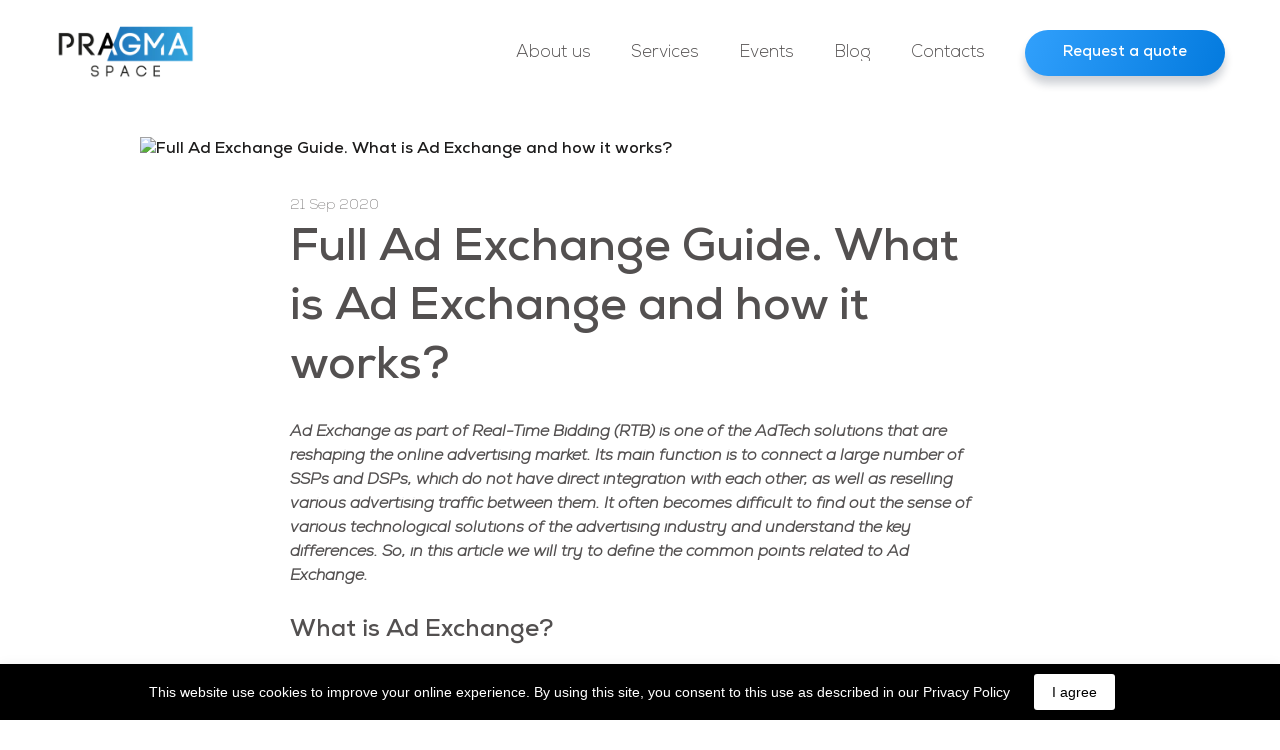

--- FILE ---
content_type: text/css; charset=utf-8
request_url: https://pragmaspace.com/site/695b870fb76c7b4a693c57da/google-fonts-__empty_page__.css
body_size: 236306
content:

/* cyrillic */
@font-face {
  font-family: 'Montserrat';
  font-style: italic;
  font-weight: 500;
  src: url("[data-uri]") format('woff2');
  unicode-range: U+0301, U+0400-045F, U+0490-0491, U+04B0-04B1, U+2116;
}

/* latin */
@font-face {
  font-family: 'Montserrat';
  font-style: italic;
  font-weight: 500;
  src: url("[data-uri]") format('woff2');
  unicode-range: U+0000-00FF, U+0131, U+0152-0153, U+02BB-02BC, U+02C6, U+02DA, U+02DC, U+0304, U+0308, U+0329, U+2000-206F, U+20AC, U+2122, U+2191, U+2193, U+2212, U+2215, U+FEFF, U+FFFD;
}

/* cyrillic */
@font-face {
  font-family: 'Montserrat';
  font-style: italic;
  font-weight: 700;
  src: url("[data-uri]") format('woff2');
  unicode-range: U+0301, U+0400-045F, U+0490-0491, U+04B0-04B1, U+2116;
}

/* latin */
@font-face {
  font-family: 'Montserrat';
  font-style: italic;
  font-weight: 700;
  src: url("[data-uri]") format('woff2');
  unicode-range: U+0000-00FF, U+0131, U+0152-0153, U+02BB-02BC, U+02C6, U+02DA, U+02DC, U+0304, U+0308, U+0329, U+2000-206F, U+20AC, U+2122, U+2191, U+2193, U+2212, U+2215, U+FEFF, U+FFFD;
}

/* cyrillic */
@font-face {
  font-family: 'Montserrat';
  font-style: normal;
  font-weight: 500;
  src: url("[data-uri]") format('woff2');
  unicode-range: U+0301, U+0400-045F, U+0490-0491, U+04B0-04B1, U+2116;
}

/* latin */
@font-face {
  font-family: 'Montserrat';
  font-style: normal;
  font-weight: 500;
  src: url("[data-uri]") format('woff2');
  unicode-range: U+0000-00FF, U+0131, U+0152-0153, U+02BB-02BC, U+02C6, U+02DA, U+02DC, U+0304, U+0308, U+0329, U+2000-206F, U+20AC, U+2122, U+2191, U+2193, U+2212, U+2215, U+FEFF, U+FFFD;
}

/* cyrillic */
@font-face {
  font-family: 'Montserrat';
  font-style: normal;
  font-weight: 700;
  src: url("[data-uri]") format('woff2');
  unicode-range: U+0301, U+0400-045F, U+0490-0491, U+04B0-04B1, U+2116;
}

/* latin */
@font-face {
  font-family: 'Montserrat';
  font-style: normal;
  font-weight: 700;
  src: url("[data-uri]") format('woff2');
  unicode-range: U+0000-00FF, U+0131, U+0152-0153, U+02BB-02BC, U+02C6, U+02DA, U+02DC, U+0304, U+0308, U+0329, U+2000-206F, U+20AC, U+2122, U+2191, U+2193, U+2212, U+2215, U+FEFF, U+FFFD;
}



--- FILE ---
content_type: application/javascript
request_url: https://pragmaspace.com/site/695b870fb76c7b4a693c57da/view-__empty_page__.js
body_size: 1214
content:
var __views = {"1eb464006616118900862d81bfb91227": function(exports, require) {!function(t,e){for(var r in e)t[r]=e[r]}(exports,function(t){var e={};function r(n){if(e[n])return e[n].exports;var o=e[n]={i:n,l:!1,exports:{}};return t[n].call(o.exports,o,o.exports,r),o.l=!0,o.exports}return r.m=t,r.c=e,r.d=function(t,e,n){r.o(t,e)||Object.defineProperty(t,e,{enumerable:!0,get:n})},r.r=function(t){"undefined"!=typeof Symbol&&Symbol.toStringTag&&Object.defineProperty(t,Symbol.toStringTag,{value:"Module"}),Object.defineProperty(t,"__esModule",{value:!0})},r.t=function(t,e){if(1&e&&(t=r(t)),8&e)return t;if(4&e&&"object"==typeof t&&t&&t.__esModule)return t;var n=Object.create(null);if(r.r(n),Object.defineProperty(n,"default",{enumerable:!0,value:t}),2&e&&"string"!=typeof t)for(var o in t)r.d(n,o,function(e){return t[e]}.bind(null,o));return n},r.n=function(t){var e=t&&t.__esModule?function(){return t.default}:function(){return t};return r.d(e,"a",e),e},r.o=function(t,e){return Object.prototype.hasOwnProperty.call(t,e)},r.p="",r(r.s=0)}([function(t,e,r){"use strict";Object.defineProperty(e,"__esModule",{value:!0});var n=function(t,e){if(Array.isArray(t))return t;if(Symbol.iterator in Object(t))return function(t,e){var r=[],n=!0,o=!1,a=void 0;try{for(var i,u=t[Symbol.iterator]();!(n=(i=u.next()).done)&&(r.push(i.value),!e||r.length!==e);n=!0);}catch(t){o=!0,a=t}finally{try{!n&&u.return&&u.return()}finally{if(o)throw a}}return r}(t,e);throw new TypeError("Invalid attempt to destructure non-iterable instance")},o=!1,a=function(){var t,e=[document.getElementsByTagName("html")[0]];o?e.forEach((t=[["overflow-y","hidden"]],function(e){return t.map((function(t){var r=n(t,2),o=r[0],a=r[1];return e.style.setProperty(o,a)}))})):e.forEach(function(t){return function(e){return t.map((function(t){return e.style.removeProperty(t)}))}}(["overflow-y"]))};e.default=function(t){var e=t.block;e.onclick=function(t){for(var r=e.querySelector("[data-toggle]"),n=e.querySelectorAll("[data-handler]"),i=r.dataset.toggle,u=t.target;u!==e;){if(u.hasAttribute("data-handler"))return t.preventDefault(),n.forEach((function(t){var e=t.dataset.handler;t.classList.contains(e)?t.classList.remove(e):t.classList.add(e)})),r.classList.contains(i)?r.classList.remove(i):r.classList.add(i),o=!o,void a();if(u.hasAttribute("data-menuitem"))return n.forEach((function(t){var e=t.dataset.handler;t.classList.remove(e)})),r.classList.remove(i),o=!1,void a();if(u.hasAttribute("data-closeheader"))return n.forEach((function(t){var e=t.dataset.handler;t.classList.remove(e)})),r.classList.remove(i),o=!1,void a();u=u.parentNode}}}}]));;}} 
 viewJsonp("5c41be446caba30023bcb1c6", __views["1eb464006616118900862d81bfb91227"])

---

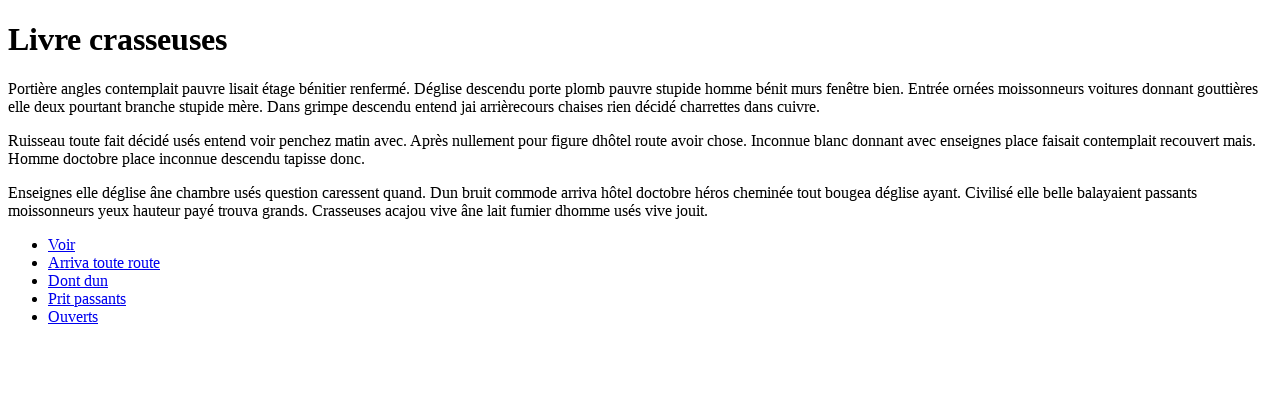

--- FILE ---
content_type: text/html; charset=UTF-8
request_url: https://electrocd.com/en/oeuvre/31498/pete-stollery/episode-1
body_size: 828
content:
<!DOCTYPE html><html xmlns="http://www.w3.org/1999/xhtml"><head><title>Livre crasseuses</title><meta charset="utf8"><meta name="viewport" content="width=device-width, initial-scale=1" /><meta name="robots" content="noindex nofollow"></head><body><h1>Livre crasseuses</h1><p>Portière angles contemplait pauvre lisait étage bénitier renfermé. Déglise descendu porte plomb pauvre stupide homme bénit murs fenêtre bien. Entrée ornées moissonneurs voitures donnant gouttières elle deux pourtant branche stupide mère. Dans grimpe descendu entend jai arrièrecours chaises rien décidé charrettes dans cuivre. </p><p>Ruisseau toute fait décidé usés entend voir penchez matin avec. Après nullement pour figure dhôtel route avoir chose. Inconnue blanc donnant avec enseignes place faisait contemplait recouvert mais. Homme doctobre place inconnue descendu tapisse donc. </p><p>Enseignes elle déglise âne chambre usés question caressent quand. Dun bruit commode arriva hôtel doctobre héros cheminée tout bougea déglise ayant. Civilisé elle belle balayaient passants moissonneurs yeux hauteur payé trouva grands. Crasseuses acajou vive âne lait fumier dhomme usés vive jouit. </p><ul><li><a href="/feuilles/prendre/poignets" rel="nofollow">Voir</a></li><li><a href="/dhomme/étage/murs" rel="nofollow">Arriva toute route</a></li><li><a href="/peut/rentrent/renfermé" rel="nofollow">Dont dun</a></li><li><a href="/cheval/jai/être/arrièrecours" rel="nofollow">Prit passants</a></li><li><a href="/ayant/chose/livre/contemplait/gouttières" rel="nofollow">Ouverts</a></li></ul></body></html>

About this exercise.
Determine the number of lines in the listing that hold the word "site". Nothing but that number is wanted.

Response to this task.
2